You would assume that Djurkovic’s work would be limited to period work—nothing that couldn’t exist during a wartime environment—but she said that her job is to respond to the script first and foremost. “The most important thing is finding an overall aesthetic for the film – and it’s not just about it being a period film, set between this year and another year, the historical research is part of our DNA, that’s taken for granted. There are certain expectations people have of a period and I always like to slightly subvert them. And I’m also trying to make sure that every location choice and every design choice works aesthetically as an overall entity and is not just cut into different scenes. The look of the films that I design tend to have a slightly heightened quality.”
Making Turing's ‘Christopher’ Machine
What Djurkovich found in her research was that instead of focusing on the fairly drab color palette of the 1940s, Turing’s creation of the Bombe (the code-breaking machine Moore changed to ‘Christopher’ in the script) should be her starting point. “Going to Bletchley and actually seeing it function was wonderful, this extraordinary lumbering thing, with a million red cables spewing out of it.”
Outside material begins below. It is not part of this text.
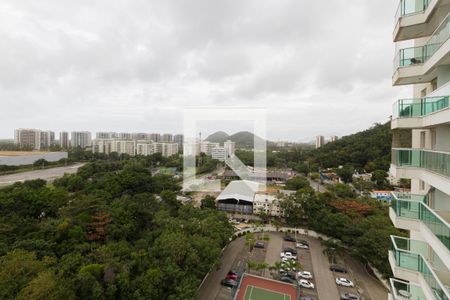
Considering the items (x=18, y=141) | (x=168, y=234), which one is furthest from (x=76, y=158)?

Christopher the machine is a major character in the film, as he's named after Turing's only friend from his school days, and his first love. Christopher the machine is a massive, block-shaped structure of spinning cogs and dials and emits a pleasingly intimidating, martial sounding beat as it works. "We had to make the Bombe look as though it works, with all its dials going round. It has to look like the real thing, but it has to look more interesting than the real thing," Djurkovich said. "And we had to do it with limited money and limited time. It's the first computer, it's incredible, this amazing invention and without it, who knows what would have happened? It's not just central to our film, it's central to our history. The real thing is within a Bakelite box, so we decided very early on that, to make it more interesting, our 'Christopher' would look as it did before it was encased in the black box, so you actually see its guts and its entrails."
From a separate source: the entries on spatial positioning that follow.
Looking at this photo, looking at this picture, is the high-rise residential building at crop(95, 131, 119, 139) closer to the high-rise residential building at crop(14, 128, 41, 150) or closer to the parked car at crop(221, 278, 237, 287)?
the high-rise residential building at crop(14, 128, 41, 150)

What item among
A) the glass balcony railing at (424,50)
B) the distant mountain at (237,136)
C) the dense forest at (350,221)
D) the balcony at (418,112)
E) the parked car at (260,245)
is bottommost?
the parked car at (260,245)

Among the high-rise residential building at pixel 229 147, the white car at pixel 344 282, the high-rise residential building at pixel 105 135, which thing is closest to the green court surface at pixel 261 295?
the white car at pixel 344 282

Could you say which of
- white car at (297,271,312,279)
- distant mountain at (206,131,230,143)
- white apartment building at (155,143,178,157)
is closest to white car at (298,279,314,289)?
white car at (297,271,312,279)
Costume designer Sammy Sheldon Differ had to find a way to bring some dynamism to clothes that were, in the 1940s, anything but dynamic. "Morten didn't want it to have that subdued 1940s feel, he wanted it to have a bit more life to it than that, so we talked about the use of color – some of the photos I had researched were in color – and there was more of it at the time than you would imagine," she said in the press notes. "It interested me that there were these blues and reds and greens that aren't often conveyed in films and TV about this period."
Differ looked for coupon clothing, with the CC41 label in that meant it was given out under rationing. Cumberbatch himself did a lot of research and could tell if something was right when he put it on.
Cumberbatch said that filming at Bletchley Park felt almost ghostly at times, to walk across those lawsn and "under those trees which were there before they were and will be there long after us." Moore said that he hopes the film will bring people closer to the complicated, difficult figure at its center. "I hope that they will look up at the screen and feel that they understand this person, who is very removed from them in history, in time and place – and that they get a sense of what a tremendous human being he was."